* Task statement *
All lines below between the line with "2023 HYUNDAI PALISADE" and the line with "两瓣贱屁股引发网友热议，究竟因何而起？", including both, must be copied exactly, and the pictures must be omitted.

* Items listed in a dataset *
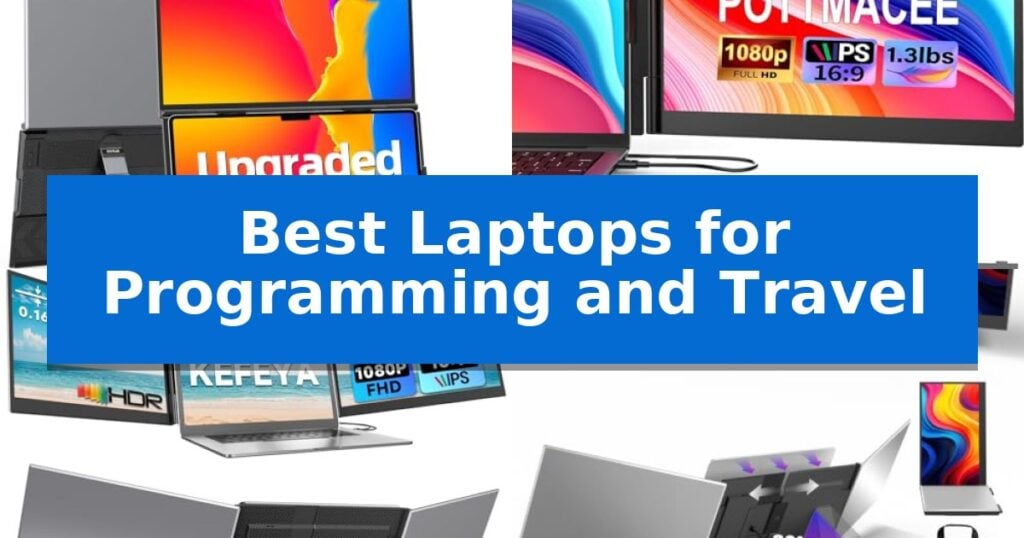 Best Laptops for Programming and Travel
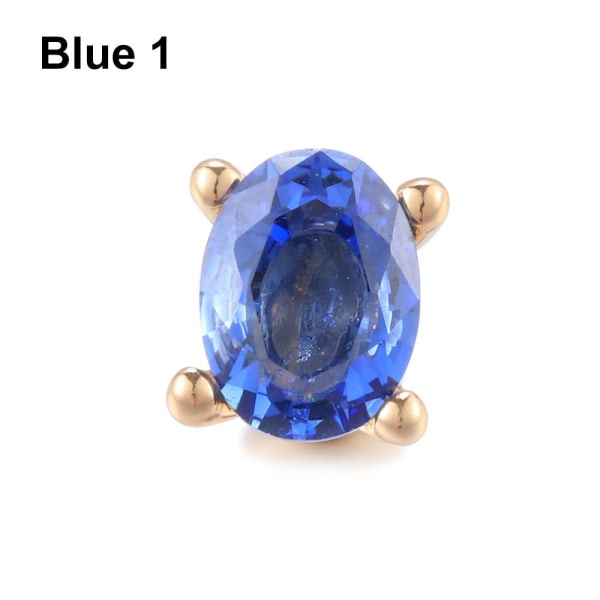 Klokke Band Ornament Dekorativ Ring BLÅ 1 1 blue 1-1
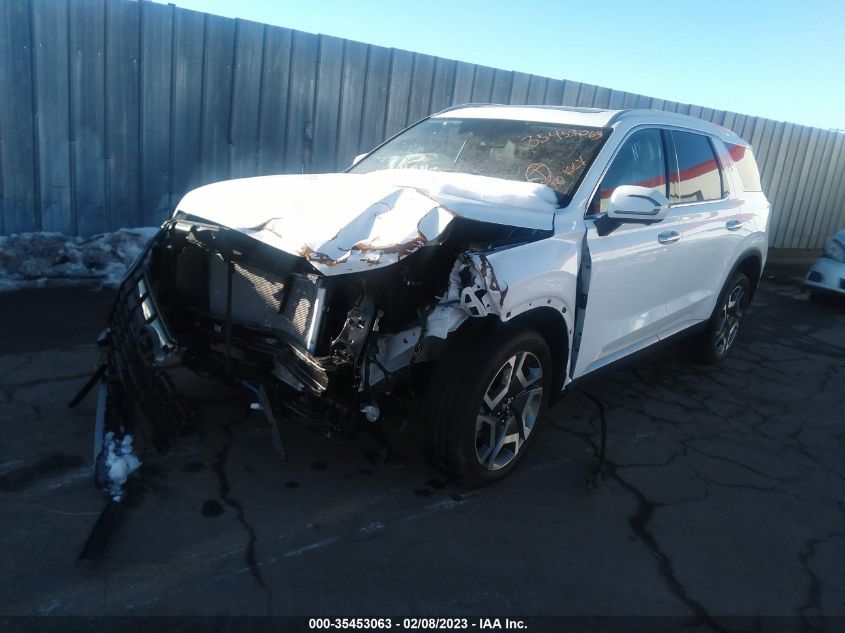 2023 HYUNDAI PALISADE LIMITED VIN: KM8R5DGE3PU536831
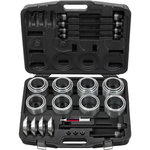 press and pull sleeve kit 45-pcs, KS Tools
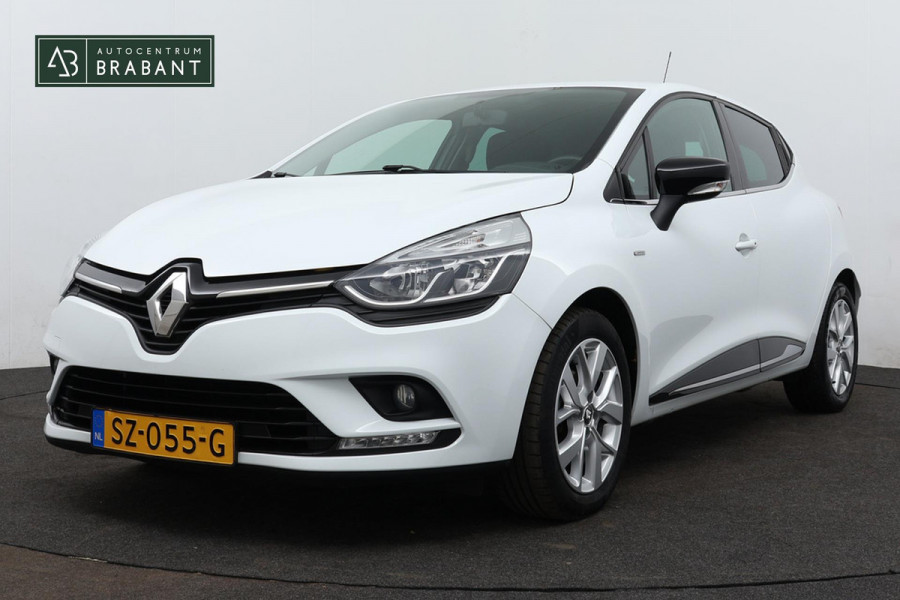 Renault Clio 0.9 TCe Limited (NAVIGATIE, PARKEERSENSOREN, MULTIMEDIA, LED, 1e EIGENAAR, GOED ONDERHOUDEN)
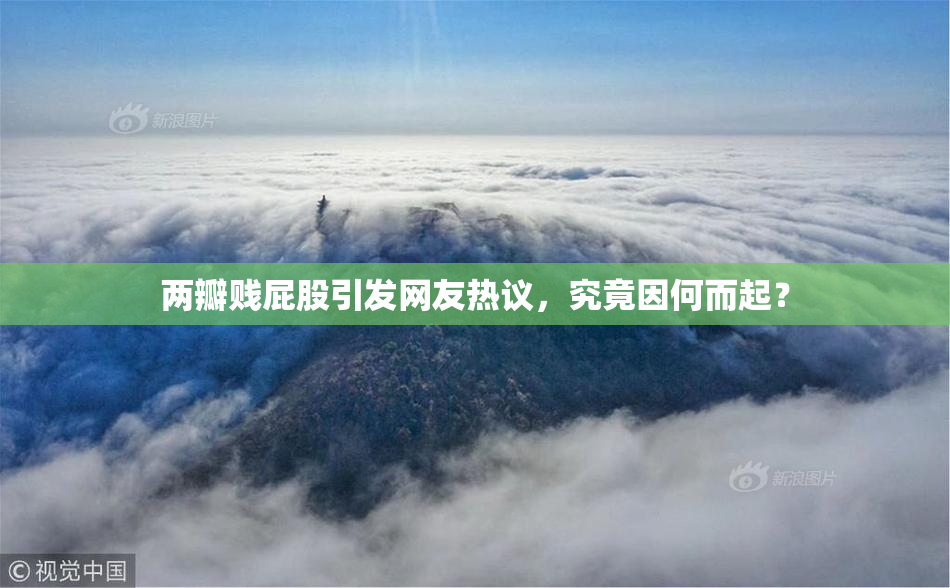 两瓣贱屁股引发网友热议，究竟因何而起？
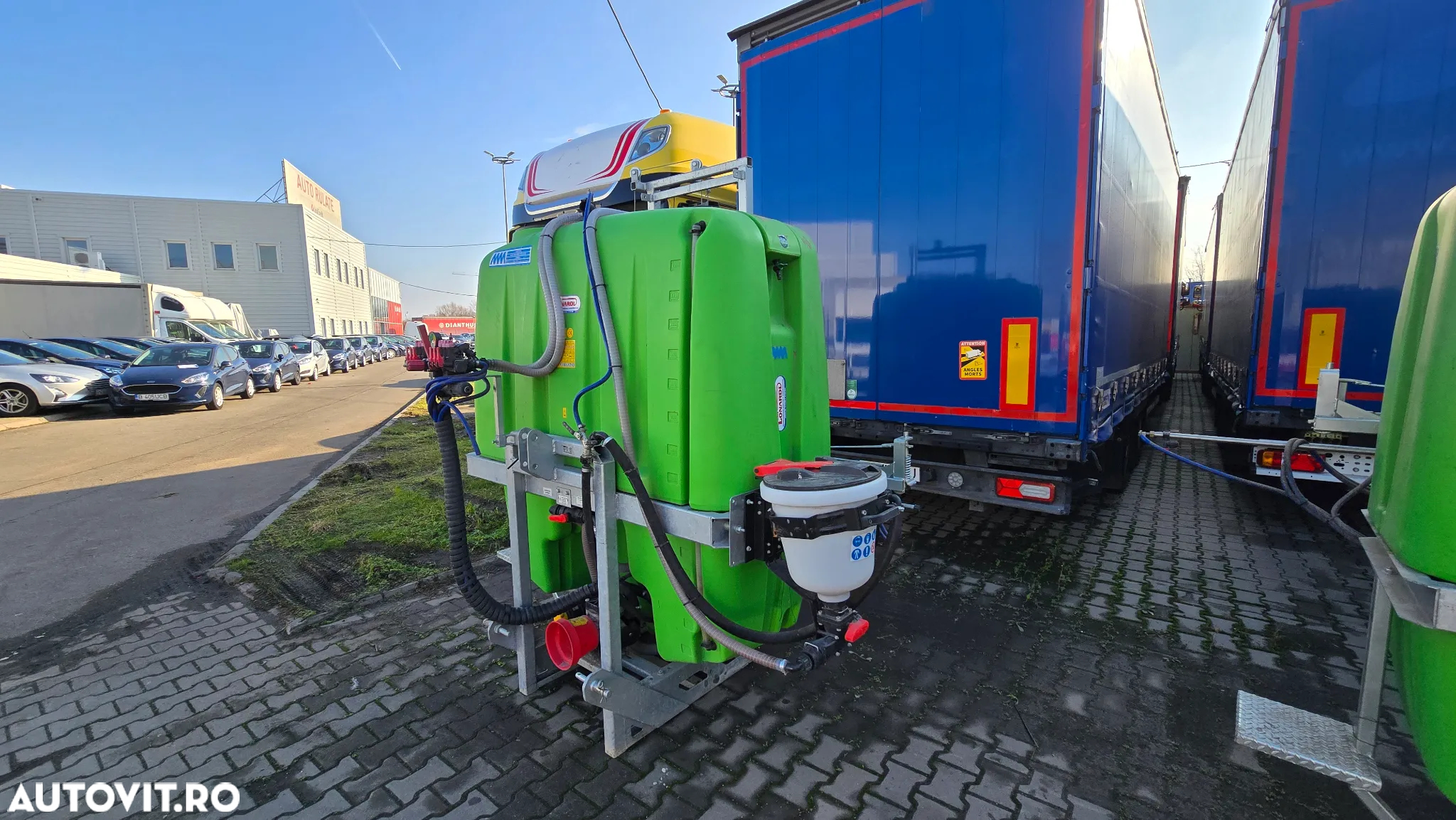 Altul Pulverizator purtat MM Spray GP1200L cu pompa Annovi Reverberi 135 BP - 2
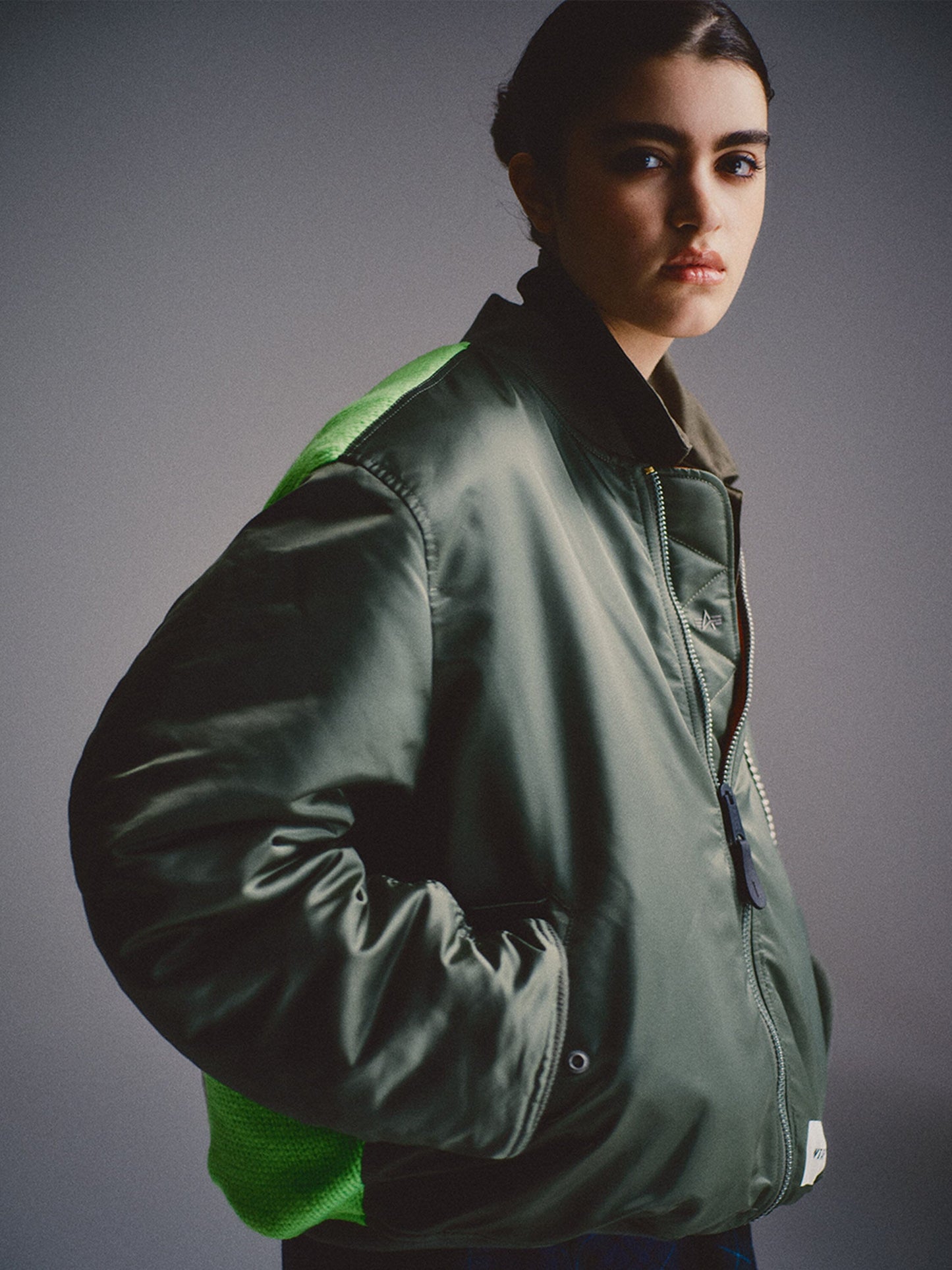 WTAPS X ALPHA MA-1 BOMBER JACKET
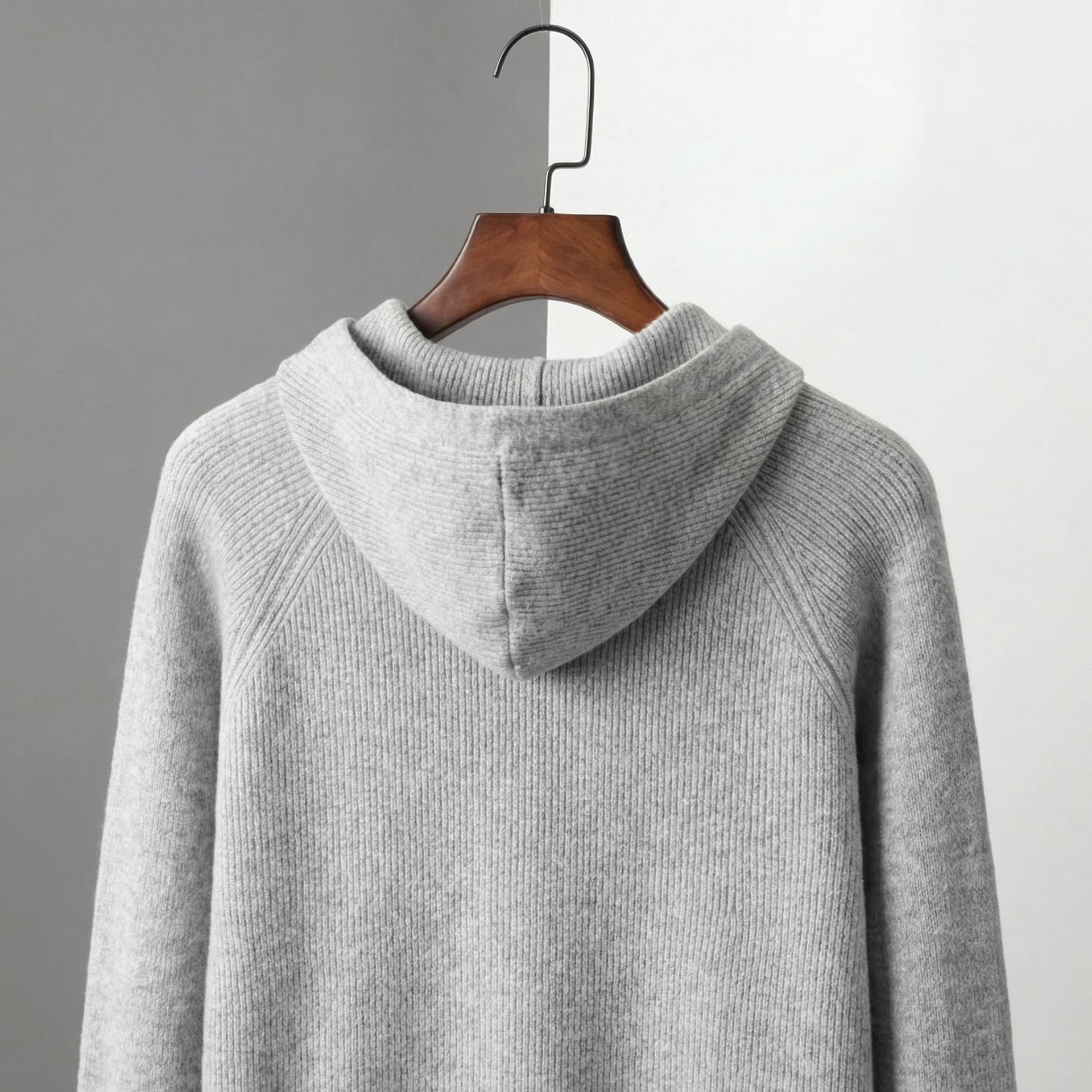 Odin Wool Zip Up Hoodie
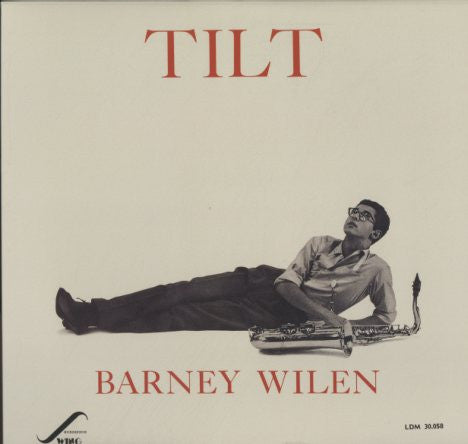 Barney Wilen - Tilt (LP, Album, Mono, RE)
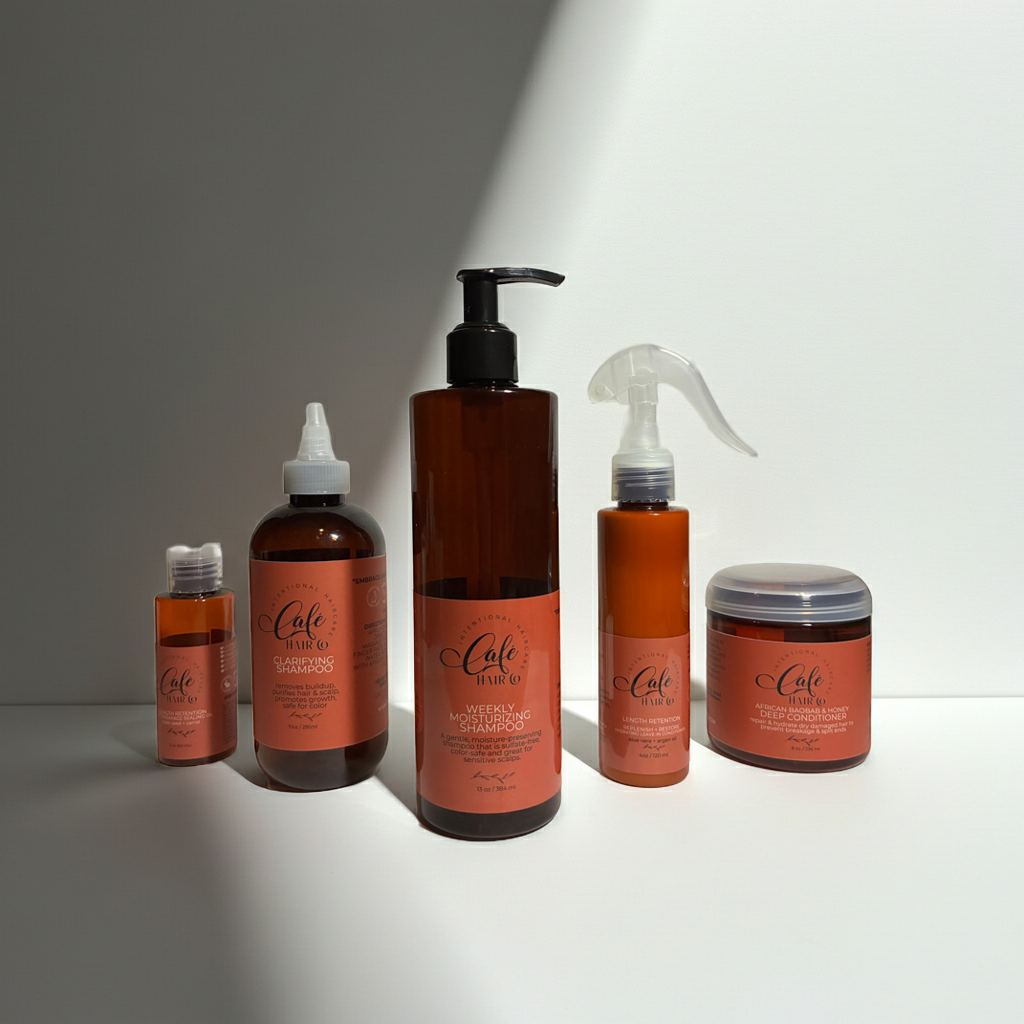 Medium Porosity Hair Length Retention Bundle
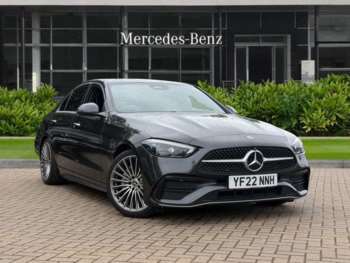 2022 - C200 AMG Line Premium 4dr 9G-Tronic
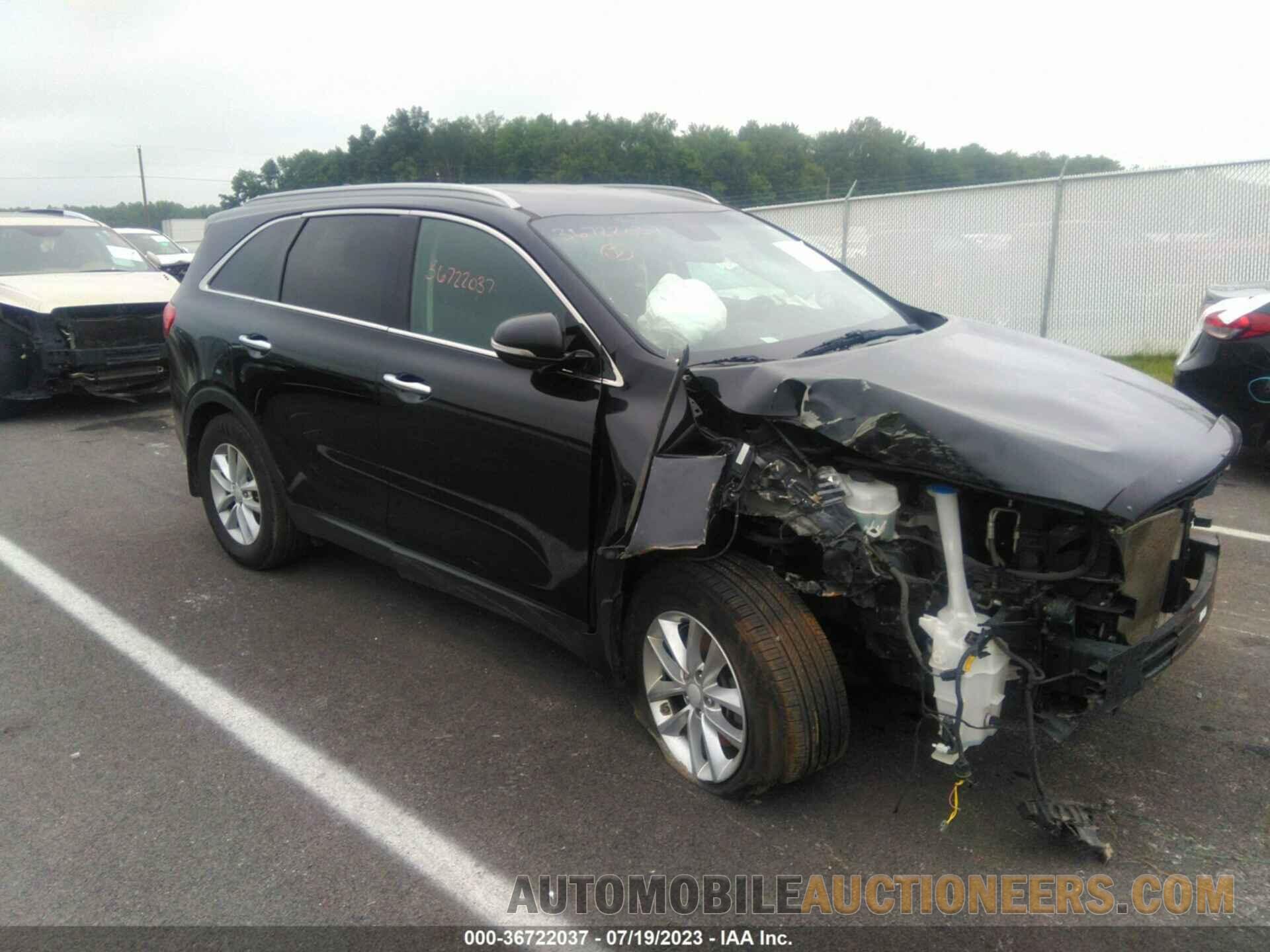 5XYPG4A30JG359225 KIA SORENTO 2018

* Result for this task *
 2023 HYUNDAI PALISADE LIMITED VIN: KM8R5DGE3PU536831
 press and pull sleeve kit 45-pcs, KS Tools
 Renault Clio 0.9 TCe Limited (NAVIGATIE, PARKEERSENSOREN, MULTIMEDIA, LED, 1e EIGENAAR, GOED ONDERHOUDEN)
 两瓣贱屁股引发网友热议，究竟因何而起？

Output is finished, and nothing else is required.